THE TASK: The records below must be output exactly, with no images carried over.
[GIVEN ENTRIES — start]
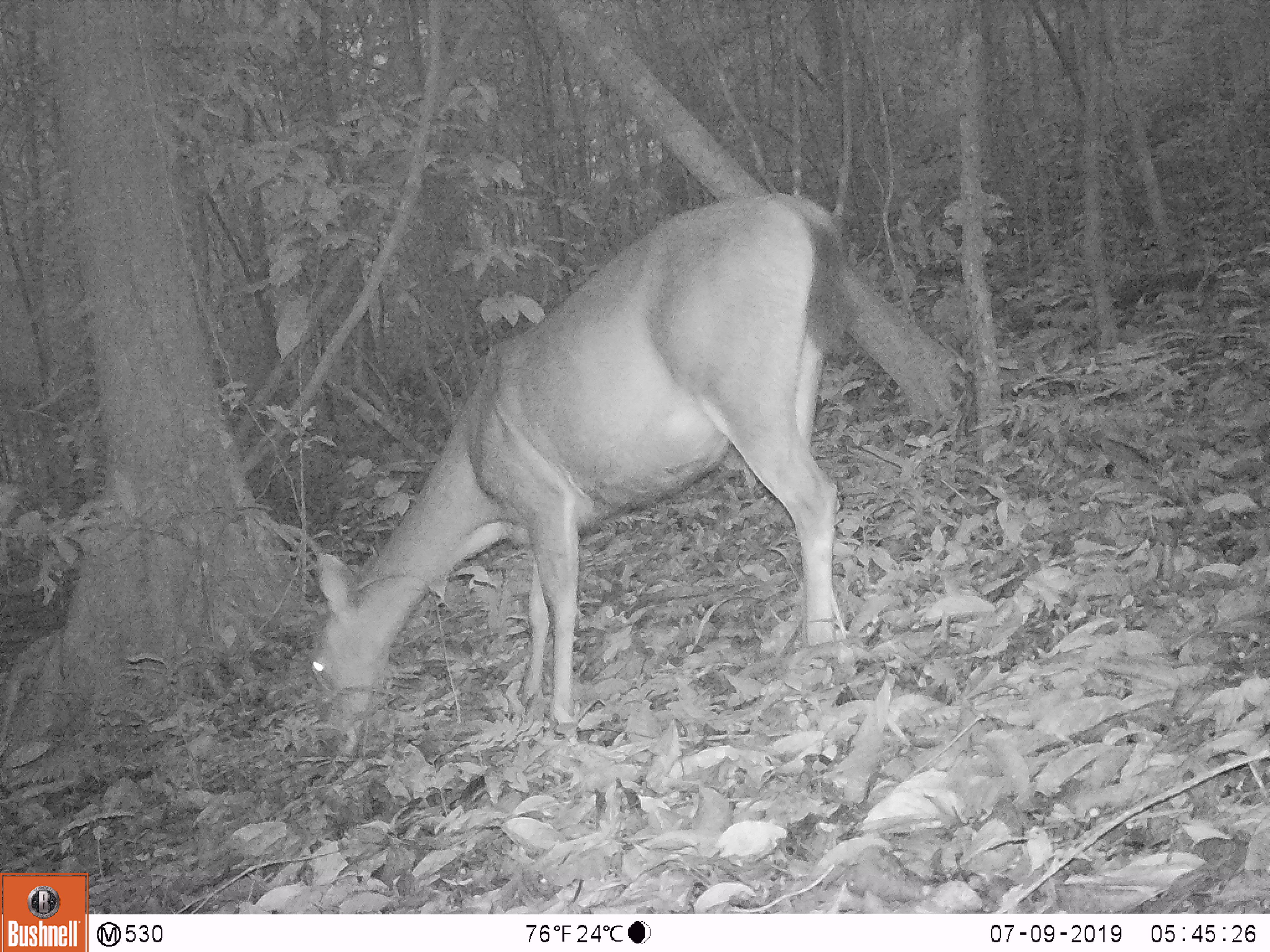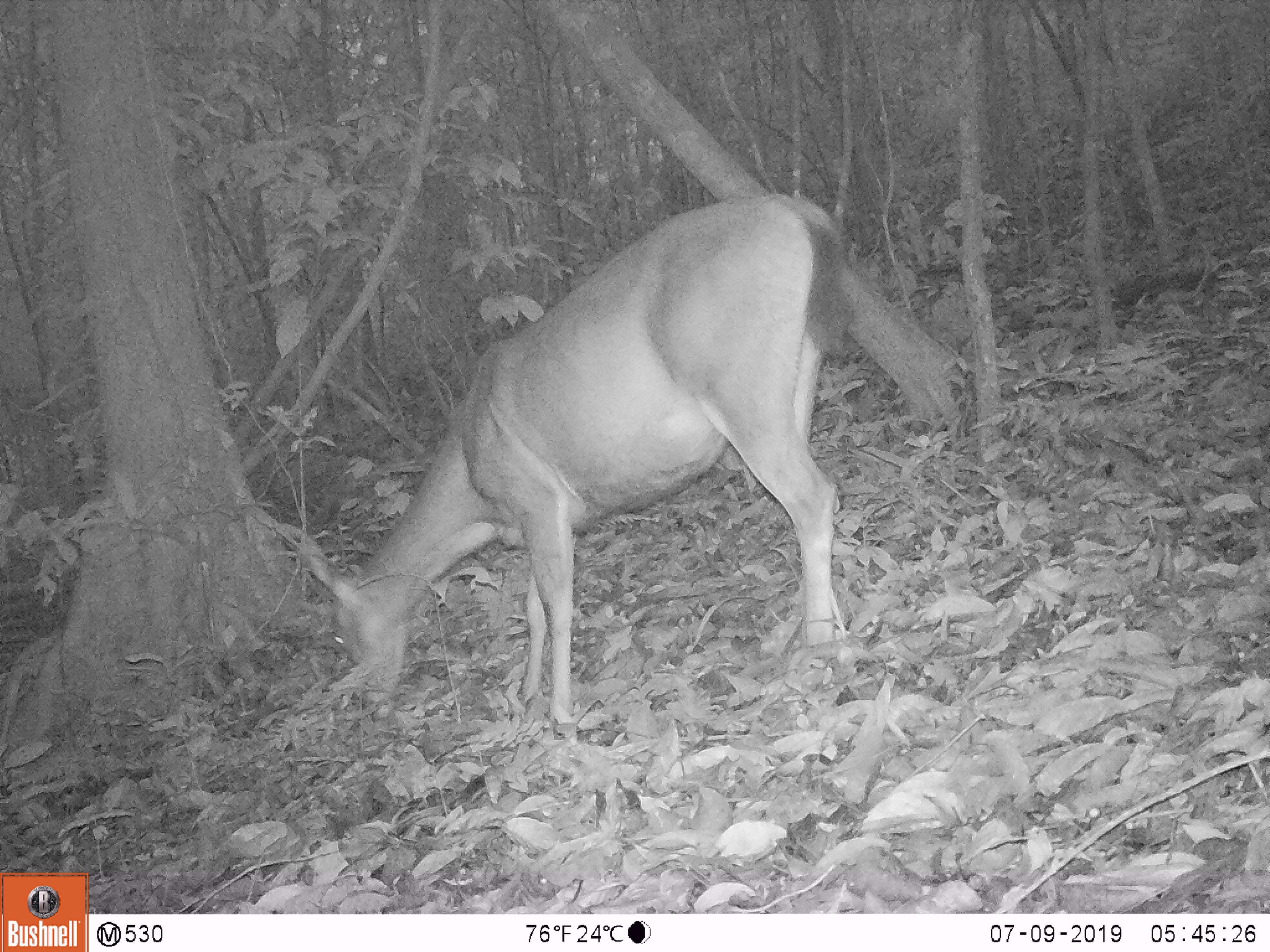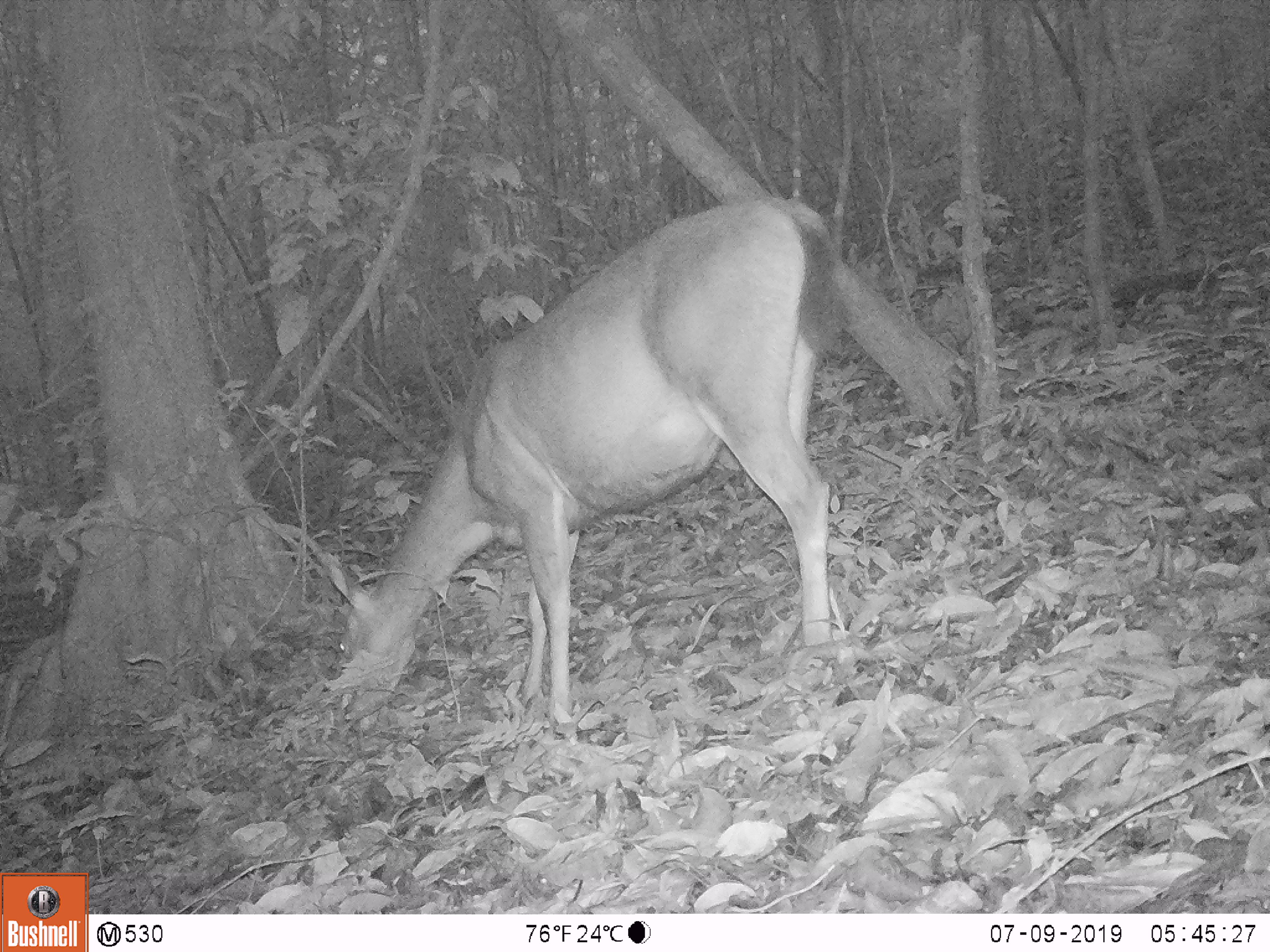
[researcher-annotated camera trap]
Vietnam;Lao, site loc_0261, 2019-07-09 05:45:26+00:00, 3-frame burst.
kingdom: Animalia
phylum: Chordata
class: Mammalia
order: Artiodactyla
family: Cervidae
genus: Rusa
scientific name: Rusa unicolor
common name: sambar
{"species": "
[GIVEN ENTRIES — finish]
RESPONSE AREA:
[researcher-annotated camera trap]
Vietnam;Lao, site loc_0261, 2019-07-09 05:45:26+00:00, 3-frame burst.
kingdom: Animalia
phylum: Chordata
class: Mammalia
order: Artiodactyla
family: Cervidae
genus: Rusa
scientific name: Rusa unicolor
common name: sambar
{"species": "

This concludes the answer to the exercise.